*** Opening Source passage ***

A healthy young crop also copes better with slugs and diseases like downy mildew, and is likely to have improved overwintering capacity, says Agrovista technical manager Mark Palmer.

Choosing vigorous varieties and sowing them into good seedbeds on well-structured and well-fed soils are obvious pointers to improve early vigour.

Good herbicide practice is perhaps a less well-known but important factor in determining crop vigour, to ensure weed competition is reduced as much as possible while minimising crop check from certain pre-emergence herbicides, says Dr Palmer.

“The key is to get as much active ingredient onto the soil as possible to optimise weed control. Pre-em sprays are very prone to drift and turbulence, which can result in poor coverage of the soil.

“We then want to keep those actives in the top couple of cm of soil, to ensure there is enough chemical present to kill emerging weed seeds and to reduce the chances of damaging the emerging crop.

“Some active ingredients, such as clomazone, metazachlor, dimethenamid-P and quinmerac, can cause phytotoxicity in young seedlings, particularly if heavy rain follows application, reducing growth rate.”

Dr Palmer recommends Remix, a long-chain paraffinic oil that reduces spray drift, improves spray deposition and increases adsorption to soil particles, improving weed control and crop safety by binding the active ingredients in the spray to the top layer of soil particles.

Improved weed control in a range of independent and Agrovista trials has typically added 0.2-0.4t/ha in yield, says Dr Palmer.

Extensive trials over several years also show that using Remix reduces phytotoxicity when added to herbicide, resulting in increased chlorophyll content of the young plants and increased plant weights.

*** Closing Source passage ***
*** Opening Extracted material ***

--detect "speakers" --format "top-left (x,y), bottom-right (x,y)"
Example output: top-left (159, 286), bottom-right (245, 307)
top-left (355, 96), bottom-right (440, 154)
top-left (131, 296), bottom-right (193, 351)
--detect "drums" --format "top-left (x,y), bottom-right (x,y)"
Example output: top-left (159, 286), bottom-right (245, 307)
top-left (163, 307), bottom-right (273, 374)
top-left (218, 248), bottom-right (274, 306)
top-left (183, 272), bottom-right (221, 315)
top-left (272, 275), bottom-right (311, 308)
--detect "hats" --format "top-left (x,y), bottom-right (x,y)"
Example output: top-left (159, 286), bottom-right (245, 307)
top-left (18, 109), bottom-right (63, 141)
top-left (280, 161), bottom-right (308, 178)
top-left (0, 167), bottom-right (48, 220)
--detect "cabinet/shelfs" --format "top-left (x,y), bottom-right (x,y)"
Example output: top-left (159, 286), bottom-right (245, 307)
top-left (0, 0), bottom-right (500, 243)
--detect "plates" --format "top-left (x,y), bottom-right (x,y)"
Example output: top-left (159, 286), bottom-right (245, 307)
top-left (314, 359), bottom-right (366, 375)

*** Closing Extracted material ***

= Task directions =
Reproduce the portion of the oilseed rape article above from "Choosing vigorous varieties" up to and including "the emerging crop.".

= Task answer =
Choosing vigorous varieties and sowing them into good seedbeds on well-structured and well-fed soils are obvious pointers to improve early vigour.

Good herbicide practice is perhaps a less well-known but important factor in determining crop vigour, to ensure weed competition is reduced as much as possible while minimising crop check from certain pre-emergence herbicides, says Dr Palmer.

“The key is to get as much active ingredient onto the soil as possible to optimise weed control. Pre-em sprays are very prone to drift and turbulence, which can result in poor coverage of the soil.

“We then want to keep those actives in the top couple of cm of soil, to ensure there is enough chemical present to kill emerging weed seeds and to reduce the chances of damaging the emerging crop.